EXERCISES TO COMPLETE ::
**1.** Decide whether each statement agrees with the article on Gentry Collins's resignation letter. Answer yes or no for each and quote the deciding words. (a) Collins's resignation letter ran four pages. (b) Steele has announced that he will seek a second term as RNC chair. (c) The RNC enters the 2012 presidential cycle with all of its $15 million in lines of credit used up.
**2.** Reproduce the passage of the article on Gentry Collins's resignation letter from "The veteran Republican" to "of his leadership.", word for word.
**** TEXT UNDER STUDY ****
Republican National Committee (RNC) political director Gentry Collins reportedly delivered a stinging four-page resignation letter Tuesday morning which included a harsh indictment of reigning chairman Michael Steele. The letter, obtained by Politico, lays out private details of internal processes and politics of the RNC and condemns the "disorganization that plagues the [Republican] party."

Among Collins' chief complaints: Steele's (mis)management of the party's money.

“In the previous two non-presidential cycles, the RNC carried over $4.8 million and $3.1 million respectively in cash reserve balances into the presidential cycles,” Collins writes, underlining his words for emphasis. “In stark contrast, we enter the 2012 presidential cycle with 100% of the RNC’s $15 million in lines of credit tapped out, and unpaid bills likely to add millions to that debt.”

The short version of the RNC's 2010 troubles as described by Collins: The committee couldn’t afford to run an independent expenditure ad campaign on behalf of their candidates, didn’t fund a paid voter turnout operation for Senate and gubernatorial races, left its vaunted 72-Hour turnout program effectively unfunded, offered only a fraction of the direct-to-candidate financial contributions they made four years ago and dramatically scaled back its support of state parties.

Though the GOP captured success during the midterm election by any account, Collins says more could've been done and the party's money situation could've been substantially better.  The blame, Collins says, rests squarely on Steele.

Collins cites a study that he says found that the GOP could have won the Washington and Colorado Senate races with a better field operation and says that he’d chalk up narrow gubernatorial losses in Connecticut, Minnesota and Vermont to the same lack of funds for a ground game.

The veteran Republican operative also tallies 21 House contests in every corner of the country that he asserts “could have been competitive if not for lack of funds.”

As Politico notes, Steele has not yet announced whether he plans to seek a second two-year term as RNC chair and Collins' outgoing assessment will likely make it that much more difficult for Steele to succeed in a possible bid.

Collins' criticism comes just days after Steele went on camera to confront his critics, rebuffing their negative characterization of his leadership.
**** EXTRACTED INFORMATION ****
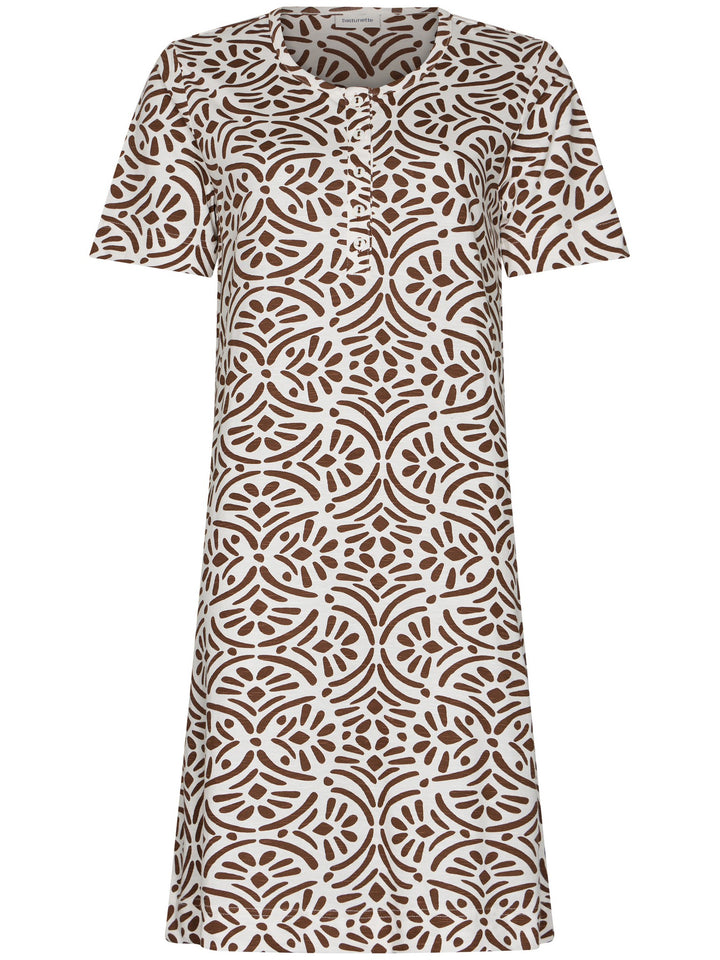 Verwacht - Nachthemd Terra Luna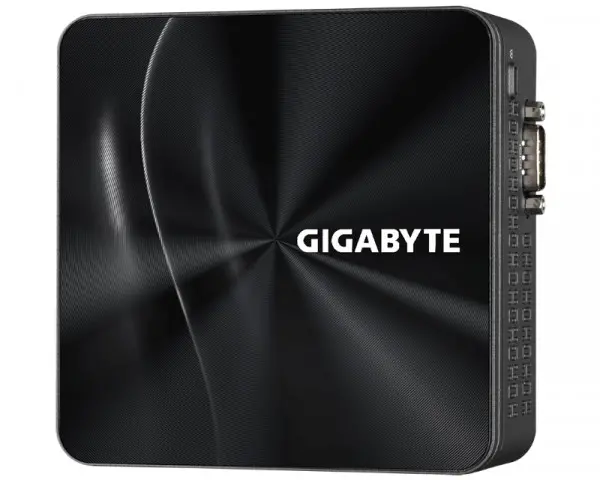 GIGABYTE GB-BRR3H-4300 BRIX Mini PC AMD Ryzen 3 4300U 2.0GHz (4.1GHz)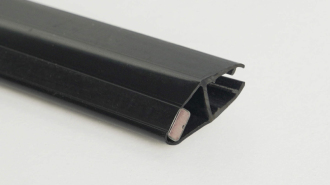 Deante magnetické těsnění pro KERRIA PLUS černá KTSX4XP XKCK3UN04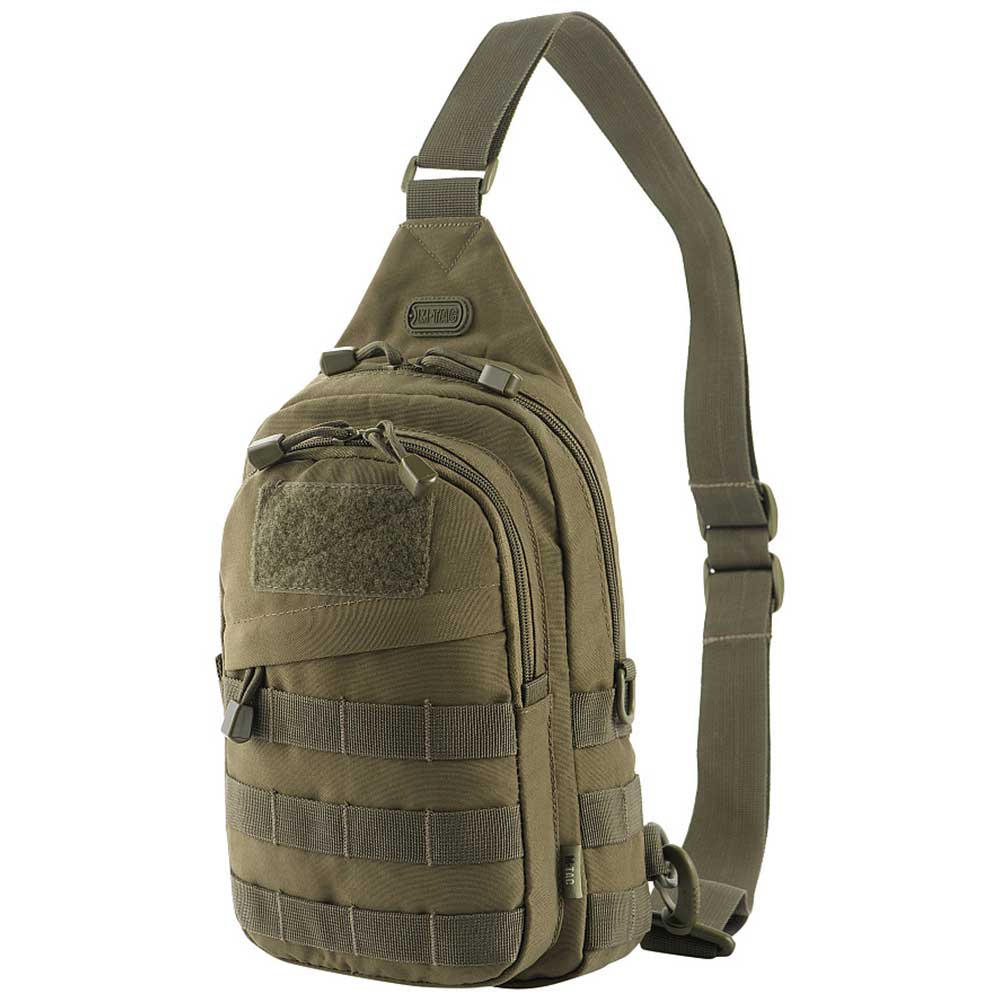 Geantă M-Tac Assistant Bag 4 l - Ranger Green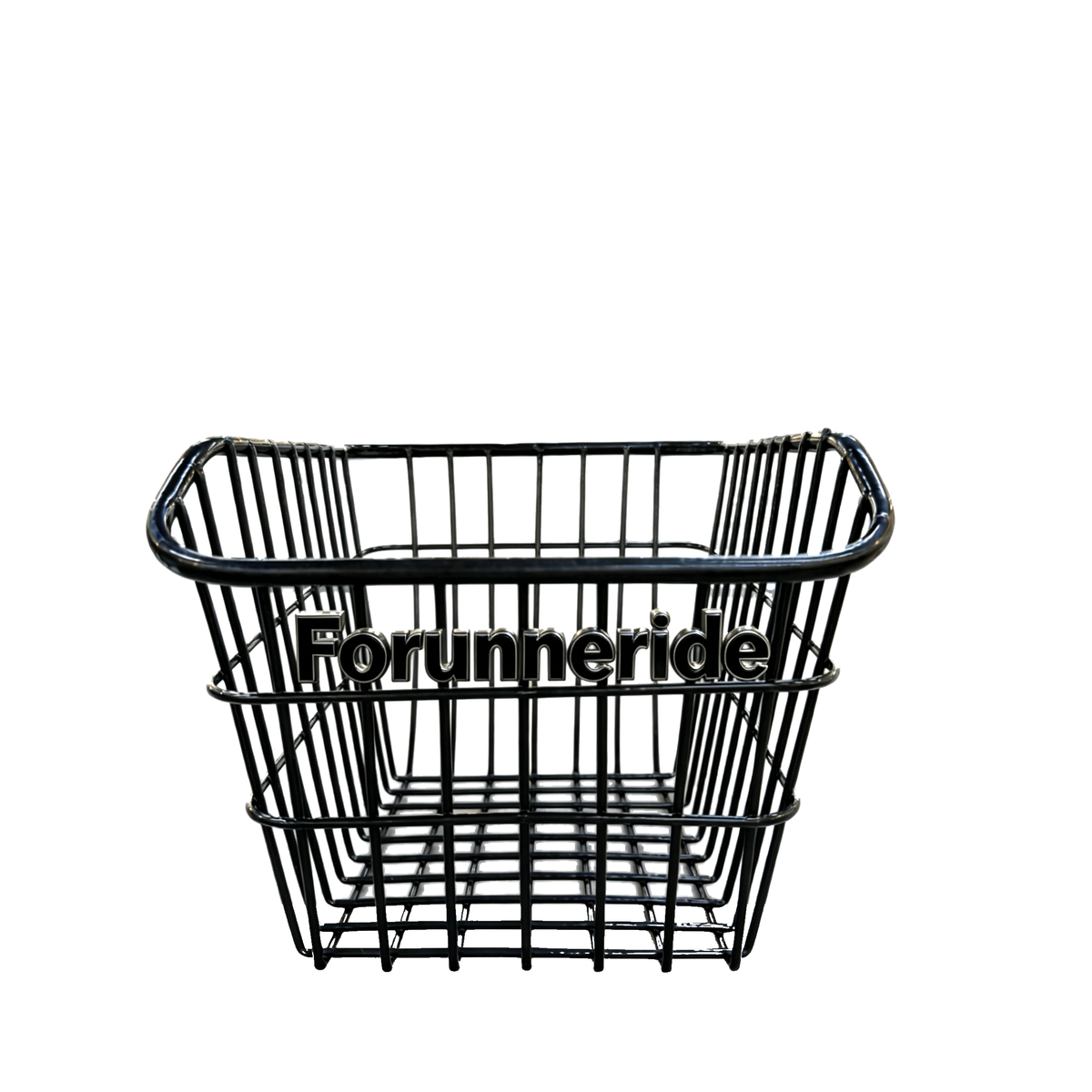 Forunneride Rear Basket for E-Bike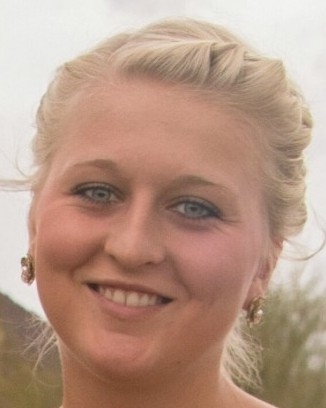 Profilbild von Janina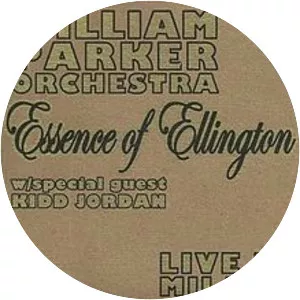 Essence of Ellington - Live album by William Parker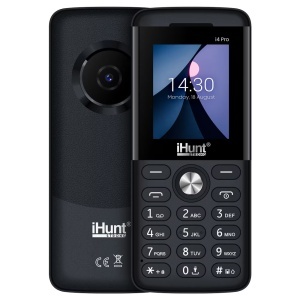 Telefon mobil iHunt i4 PRO, Dual SIM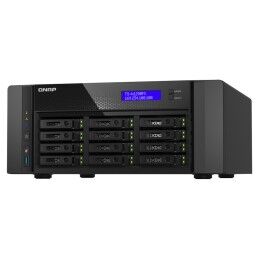 Qnap|Cartão controlador RAID Qnap TS-h1290FX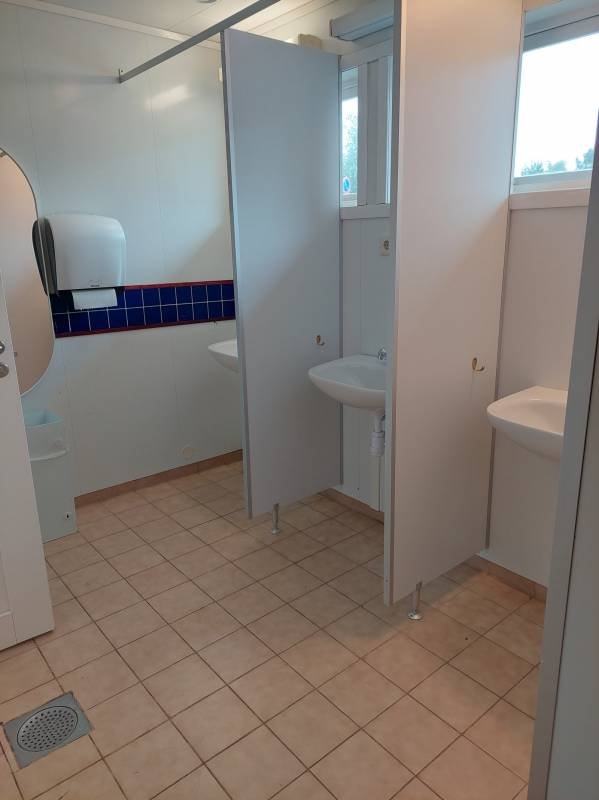 Bergen Camping Park — Photo 6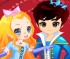 Công chúa và hoàng tử (1 520 lượt chơi)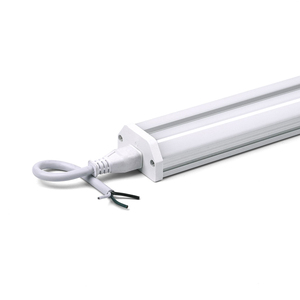15w kısılabilir led lamba 1200mm led t5 floresan lamba 24v dc led tüp floresan lamba 12V led ışık çubuğu DC - Product Image 2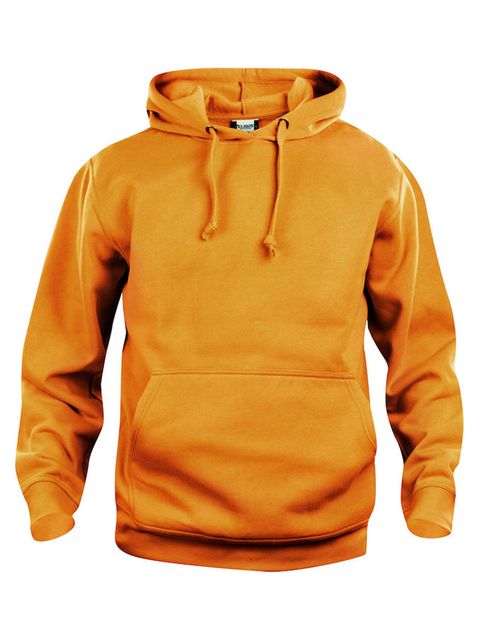 Clique Hoodtröja Basic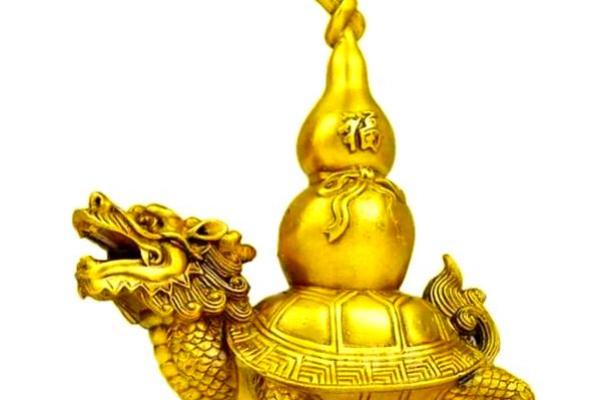 风水上葫芦有什么寓意和象征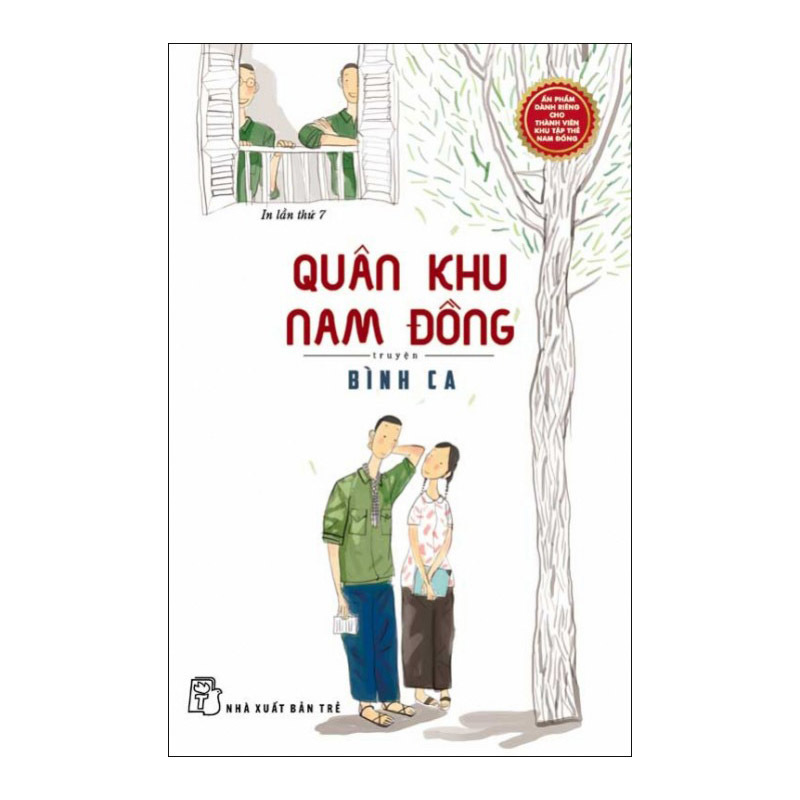 Mua Quân Khu Nam Đồng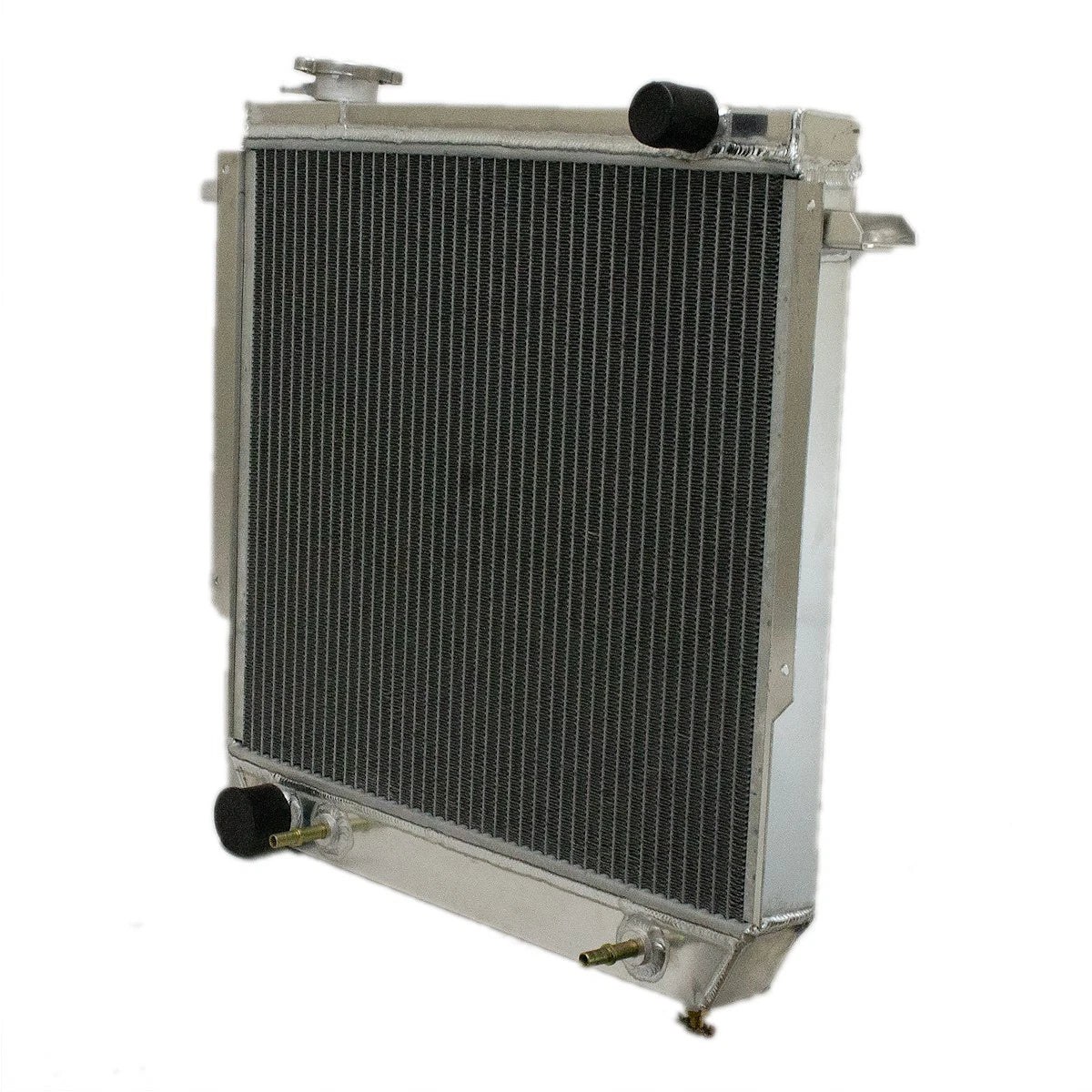 Radiator for Jeep Cherokee Comanche Wagoneer (1984–1987) 871AA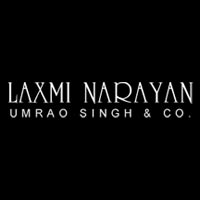 dausa/laxmi-narayan-umrao-singh-co-1883281 logo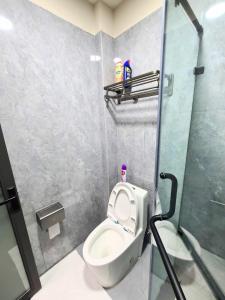 Kindaruma serenity apartment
****
ANSWER SECTION ::
**1.**
(a) Yes: "a stinging four-page resignation letter"
(b) No: "Steele has not yet announced whether he plans to seek a second two-year term as RNC chair"
(c) Yes: "we enter the 2012 presidential cycle with 100% of the RNC’s $15 million in lines of credit tapped out"

**2.**
The veteran Republican operative also tallies 21 House contests in every corner of the country that he asserts “could have been competitive if not for lack of funds.”

As Politico notes, Steele has not yet announced whether he plans to seek a second two-year term as RNC chair and Collins' outgoing assessment will likely make it that much more difficult for Steele to succeed in a possible bid.

Collins' criticism comes just days after Steele went on camera to confront his critics, rebuffing their negative characterization of his leadership.